YOUR OBJECTIVE:
Copy each line of the entries that contains the word "United".

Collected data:
=== Begin Enclosure ===

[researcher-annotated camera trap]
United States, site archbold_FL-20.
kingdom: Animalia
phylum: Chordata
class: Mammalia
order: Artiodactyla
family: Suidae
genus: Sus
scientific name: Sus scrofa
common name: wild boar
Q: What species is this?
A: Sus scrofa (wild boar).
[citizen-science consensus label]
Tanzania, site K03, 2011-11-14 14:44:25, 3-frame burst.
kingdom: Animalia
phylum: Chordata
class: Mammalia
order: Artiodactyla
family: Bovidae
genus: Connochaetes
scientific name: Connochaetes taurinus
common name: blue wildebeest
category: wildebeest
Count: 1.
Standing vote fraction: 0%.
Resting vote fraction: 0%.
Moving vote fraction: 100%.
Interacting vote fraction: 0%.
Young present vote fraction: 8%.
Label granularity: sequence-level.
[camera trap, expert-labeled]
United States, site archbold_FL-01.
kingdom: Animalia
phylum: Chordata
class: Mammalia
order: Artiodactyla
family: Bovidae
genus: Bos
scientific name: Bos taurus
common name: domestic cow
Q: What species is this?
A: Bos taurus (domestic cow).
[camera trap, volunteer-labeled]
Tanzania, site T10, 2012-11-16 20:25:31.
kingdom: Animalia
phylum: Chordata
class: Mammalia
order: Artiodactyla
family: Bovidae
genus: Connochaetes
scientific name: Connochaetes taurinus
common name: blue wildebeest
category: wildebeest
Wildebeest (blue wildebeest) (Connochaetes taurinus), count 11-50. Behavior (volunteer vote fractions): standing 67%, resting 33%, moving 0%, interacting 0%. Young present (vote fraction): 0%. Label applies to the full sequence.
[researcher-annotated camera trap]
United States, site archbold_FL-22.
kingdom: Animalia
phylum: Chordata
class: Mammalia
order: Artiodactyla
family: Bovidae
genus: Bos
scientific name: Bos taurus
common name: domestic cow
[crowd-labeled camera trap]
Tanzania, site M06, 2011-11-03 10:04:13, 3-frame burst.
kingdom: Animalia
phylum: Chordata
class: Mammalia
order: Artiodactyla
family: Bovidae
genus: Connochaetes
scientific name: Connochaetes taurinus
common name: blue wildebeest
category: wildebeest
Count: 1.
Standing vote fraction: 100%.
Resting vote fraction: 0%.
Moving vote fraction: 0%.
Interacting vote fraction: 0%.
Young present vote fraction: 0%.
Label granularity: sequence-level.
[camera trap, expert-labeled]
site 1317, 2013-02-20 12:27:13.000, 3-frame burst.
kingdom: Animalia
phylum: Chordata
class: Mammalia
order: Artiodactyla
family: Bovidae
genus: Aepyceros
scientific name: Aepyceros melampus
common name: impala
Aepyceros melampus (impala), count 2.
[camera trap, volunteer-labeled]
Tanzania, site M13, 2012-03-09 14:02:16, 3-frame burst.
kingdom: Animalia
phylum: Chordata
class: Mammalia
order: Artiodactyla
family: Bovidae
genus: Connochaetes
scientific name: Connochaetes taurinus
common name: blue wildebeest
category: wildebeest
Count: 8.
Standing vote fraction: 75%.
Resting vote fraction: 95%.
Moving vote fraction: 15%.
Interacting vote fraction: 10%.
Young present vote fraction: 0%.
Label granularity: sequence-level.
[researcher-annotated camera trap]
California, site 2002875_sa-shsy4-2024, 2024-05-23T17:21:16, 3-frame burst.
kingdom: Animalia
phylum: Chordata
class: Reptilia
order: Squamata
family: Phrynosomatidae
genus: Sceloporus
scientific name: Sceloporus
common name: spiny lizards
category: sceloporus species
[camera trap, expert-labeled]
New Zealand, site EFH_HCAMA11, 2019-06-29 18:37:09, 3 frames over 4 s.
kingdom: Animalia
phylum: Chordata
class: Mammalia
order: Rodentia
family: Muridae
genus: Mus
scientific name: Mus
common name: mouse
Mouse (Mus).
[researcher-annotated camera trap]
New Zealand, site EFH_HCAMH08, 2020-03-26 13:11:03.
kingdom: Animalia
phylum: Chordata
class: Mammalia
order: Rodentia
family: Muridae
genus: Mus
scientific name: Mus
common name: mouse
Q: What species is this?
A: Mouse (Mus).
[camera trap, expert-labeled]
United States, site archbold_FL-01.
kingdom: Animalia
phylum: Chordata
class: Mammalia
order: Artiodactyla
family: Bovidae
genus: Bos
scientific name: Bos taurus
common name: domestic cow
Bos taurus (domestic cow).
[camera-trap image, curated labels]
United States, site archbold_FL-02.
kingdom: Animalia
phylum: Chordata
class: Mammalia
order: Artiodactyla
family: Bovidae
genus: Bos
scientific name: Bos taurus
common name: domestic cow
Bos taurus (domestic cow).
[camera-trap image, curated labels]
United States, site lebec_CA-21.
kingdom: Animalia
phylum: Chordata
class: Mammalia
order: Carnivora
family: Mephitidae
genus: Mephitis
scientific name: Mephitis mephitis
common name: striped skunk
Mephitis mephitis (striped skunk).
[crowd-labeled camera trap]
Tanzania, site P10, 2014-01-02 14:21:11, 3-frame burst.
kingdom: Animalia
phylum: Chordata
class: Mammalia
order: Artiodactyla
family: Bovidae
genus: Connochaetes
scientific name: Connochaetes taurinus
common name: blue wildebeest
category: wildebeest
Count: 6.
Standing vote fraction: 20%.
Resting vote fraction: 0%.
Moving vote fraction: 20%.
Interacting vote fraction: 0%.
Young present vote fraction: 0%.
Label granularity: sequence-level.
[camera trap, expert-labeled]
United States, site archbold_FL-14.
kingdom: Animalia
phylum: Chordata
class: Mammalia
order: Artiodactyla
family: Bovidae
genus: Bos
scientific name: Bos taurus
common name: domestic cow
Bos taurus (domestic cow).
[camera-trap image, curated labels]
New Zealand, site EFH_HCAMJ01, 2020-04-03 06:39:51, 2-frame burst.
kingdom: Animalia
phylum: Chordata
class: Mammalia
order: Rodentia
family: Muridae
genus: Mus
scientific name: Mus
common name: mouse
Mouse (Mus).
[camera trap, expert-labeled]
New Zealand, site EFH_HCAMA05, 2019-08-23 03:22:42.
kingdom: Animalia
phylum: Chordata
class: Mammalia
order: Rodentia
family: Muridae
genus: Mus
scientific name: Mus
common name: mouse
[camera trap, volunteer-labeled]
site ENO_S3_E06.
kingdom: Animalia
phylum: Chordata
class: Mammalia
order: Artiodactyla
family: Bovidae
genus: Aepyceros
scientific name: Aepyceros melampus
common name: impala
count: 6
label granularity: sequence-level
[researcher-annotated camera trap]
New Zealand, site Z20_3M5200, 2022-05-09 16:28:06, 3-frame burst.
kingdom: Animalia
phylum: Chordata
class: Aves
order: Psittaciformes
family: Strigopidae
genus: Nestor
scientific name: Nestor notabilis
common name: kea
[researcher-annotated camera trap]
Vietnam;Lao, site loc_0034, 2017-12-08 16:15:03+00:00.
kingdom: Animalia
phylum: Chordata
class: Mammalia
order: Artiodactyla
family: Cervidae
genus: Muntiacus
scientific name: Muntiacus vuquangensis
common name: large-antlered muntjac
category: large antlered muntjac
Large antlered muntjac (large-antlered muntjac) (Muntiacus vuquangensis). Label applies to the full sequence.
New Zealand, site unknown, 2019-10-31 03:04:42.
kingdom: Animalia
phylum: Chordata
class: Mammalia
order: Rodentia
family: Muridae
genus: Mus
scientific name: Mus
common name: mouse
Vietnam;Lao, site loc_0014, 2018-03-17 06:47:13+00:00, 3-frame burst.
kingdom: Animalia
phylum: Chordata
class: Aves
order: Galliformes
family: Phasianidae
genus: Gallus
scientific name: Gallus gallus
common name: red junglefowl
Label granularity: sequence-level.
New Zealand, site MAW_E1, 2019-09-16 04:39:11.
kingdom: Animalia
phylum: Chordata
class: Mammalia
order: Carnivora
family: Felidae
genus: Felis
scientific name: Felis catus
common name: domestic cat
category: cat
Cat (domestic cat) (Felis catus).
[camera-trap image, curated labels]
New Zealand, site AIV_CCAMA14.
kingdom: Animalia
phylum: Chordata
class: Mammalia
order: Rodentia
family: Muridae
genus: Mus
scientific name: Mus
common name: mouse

=== End Enclosure ===

ANSWER TO THE PROBLEM:
United States, site archbold_FL-20.
United States, site archbold_FL-01.
United States, site archbold_FL-22.
United States, site archbold_FL-01.
United States, site archbold_FL-02.
United States, site lebec_CA-21.
United States, site archbold_FL-14.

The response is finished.